Is any bank really safe now?
CHARLOTTE, N.C. -- In the nearly steady stream of bad news about banks, many consumers are likely wondering if any bank is really safe.
Those companies that did not go heavily into the subprime mortgage market are generally in better shape. But financial institutions of all sizes are nonetheless facing problems with souring debt in a weak economy, even if they haven't been hit hard like Wachovia Corp. or like IndyMac Bancorp, which was taken over by the government Friday.
Even so, earnings reports and an analyst's assessment of Wachovia on Tuesday showed that financial companies are still suffering credit losses -- and portended more bad news as more banks second-quarter results come out.
Yet analysts don't see consumers fleeing en masse from their current banks in search of safety elsewhere. IndyMac customers were lining up for their money despite government assurances it was safe, but so far, that seems to be an isolated case.
"Yes, there was a bank failure. Yes, there was a lot of people wanting to get their money. But I don't think there is any sort of distrust in our banking system," said Keefe Bruyette & Woods analyst Jefferson Harralson. "Some banks, as it is right now, are just more risky than others."
Bart Narter, senior analyst at Celent, a Boston-based financial research and consulting firm said, "If people pull out their money in one bank, they will put it in another bank."

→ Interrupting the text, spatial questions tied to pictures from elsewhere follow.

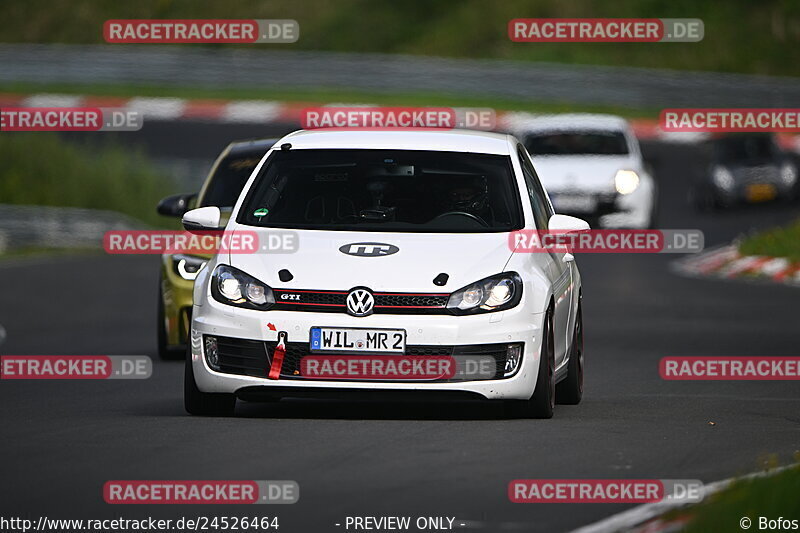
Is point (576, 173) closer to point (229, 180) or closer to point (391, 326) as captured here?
point (229, 180)

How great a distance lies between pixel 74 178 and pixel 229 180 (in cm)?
2037

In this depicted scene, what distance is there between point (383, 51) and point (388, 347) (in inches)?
1880

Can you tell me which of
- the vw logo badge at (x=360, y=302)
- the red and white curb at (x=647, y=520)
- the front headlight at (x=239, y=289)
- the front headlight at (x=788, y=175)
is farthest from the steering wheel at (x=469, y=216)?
the front headlight at (x=788, y=175)

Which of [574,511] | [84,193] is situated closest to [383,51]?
[84,193]

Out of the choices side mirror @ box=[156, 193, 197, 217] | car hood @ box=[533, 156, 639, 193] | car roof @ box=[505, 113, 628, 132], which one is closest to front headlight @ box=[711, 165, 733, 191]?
car roof @ box=[505, 113, 628, 132]

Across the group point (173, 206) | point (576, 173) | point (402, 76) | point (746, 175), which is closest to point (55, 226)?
point (576, 173)

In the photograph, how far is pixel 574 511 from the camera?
7.97 metres

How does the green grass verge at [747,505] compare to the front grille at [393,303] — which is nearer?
the green grass verge at [747,505]

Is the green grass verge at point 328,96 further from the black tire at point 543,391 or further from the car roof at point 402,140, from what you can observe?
the black tire at point 543,391

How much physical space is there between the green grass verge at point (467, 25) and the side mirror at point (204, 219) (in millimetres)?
42548

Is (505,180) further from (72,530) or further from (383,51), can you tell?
(383,51)

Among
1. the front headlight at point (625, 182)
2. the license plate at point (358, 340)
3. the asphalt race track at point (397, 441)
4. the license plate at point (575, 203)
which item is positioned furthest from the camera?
the front headlight at point (625, 182)

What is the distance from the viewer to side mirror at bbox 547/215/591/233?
1127 centimetres

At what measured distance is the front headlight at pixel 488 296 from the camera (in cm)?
1048
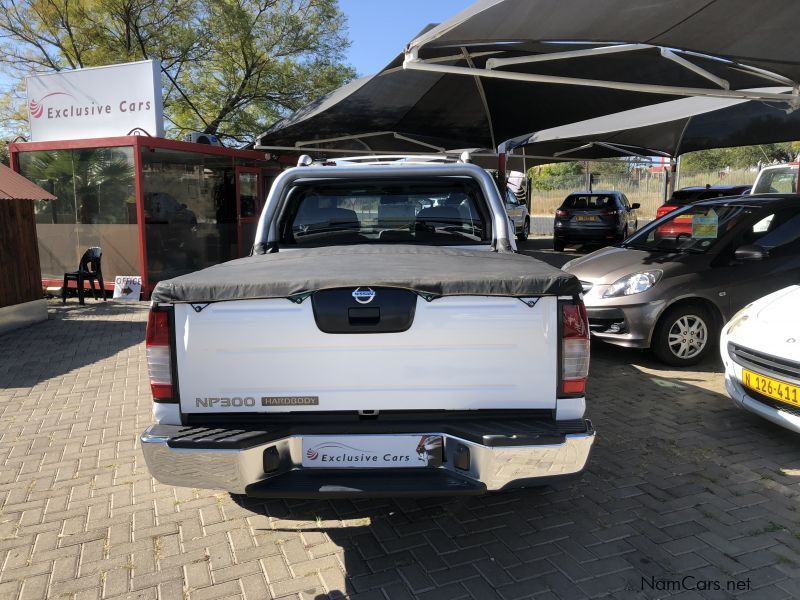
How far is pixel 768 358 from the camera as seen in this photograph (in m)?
4.10

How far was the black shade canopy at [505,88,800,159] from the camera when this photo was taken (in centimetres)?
1054

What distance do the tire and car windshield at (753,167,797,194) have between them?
741 cm

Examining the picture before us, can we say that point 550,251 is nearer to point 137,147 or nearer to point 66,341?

Wall Street, however, is considerably more anxious, and it continued pummeling bank stocks Monday after a run on IndyMac led to its becoming the largest regulated thrift to fail. Shares of U.S. banks and financial companies also swooned on concern over the government's plan to shore up mortgage financiers Fannie Mae and Freddie Mac.
Some bank stocks recovered ground Tuesday as investors calmed down somewhat, but there was still uneasiness in the market as investors wondered whether more banks, particularly regional banks, might be in jeopardy due to soured credit bets.
Analysts have cited certain banks, including Washington Mutual and National City Corp., as being in trouble because of their exposure to failed mortgages.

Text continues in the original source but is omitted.